Title :
BLSTM supported GEV beamformer front-end for the 3RD CHiME challenge
Author :
Jahn Heymann;Lukas Drude;Aleksej Chinaev;Reinhold Haeb-Umbach
Author_Institution :
University of Paderborn, Department of Communications Engineering, Warburger Str. 100, Paderborn, Germany
Abstract :
We present a new beamformer front-end for Automatic Speech Recognition and apply it to the 3rd-CHiME Speech Separation and Recognition Challenge. Without any further modification of the back-end, we achieve a 53% relative reduction of the word error rate over the best baseline enhancement system for the relevant test data set. Our approach leverages the power of a bi-directional Long Short-Term Memory network to robustly estimate soft masks for a subsequent beamforming step.
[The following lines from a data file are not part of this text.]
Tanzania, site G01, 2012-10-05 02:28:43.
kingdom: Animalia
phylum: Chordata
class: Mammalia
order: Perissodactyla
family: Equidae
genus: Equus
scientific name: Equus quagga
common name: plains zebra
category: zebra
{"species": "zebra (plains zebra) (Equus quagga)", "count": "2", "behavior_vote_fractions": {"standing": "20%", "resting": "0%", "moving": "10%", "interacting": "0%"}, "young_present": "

The utilized Generalized Eigenvalue beamforming operation with an optional Blind Analytic Normalization does not rely on a Direction-of-Arrival estimate and can cope with multi-path sound propagation, while at the same time only introducing very limited speech distortions. Our quite simple setup exploits the possibilities provided by simulated training data while still being able to generalize well to the fairly different real data. Finally, combining our front-end with data augmentation and another language model nearly yields a 64 % reduction of the word error rate on the real data test set.
Keywords :
"Speech","Training","Speech recognition","Array signal processing","Estimation","Artificial neural networks"
Conference_Titel :
Automatic Speech Recognition and Understanding (ASRU), 2015 IEEE Workshop on
DOI :
10.1109/ASRU.2015.7404829